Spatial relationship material
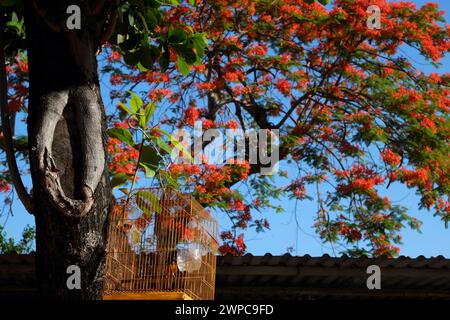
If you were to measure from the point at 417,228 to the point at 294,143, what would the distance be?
2.26 m

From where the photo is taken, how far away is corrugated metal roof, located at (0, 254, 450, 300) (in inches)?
292

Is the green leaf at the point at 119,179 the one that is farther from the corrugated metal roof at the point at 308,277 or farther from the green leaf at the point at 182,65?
the corrugated metal roof at the point at 308,277

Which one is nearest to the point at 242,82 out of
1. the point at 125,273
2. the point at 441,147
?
the point at 441,147

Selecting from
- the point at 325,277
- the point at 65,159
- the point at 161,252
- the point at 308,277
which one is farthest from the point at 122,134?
the point at 325,277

PROBLEM REQUIREMENTS
Copy all of the material above word for word, leaving out the pictures.

TASK OUTPUT
If you were to measure from the point at 417,228 to the point at 294,143, what would the distance be?
2.26 m

From where the photo is taken, how far away is corrugated metal roof, located at (0, 254, 450, 300) (in inches)?
292

Is the green leaf at the point at 119,179 the one that is farther from the corrugated metal roof at the point at 308,277 or farther from the green leaf at the point at 182,65?
the corrugated metal roof at the point at 308,277

Which one is nearest to the point at 242,82 out of
1. the point at 125,273
2. the point at 441,147
?
the point at 441,147

Selecting from
- the point at 325,277
- the point at 65,159
- the point at 161,252
- the point at 308,277
which one is farthest from the point at 122,134?
the point at 325,277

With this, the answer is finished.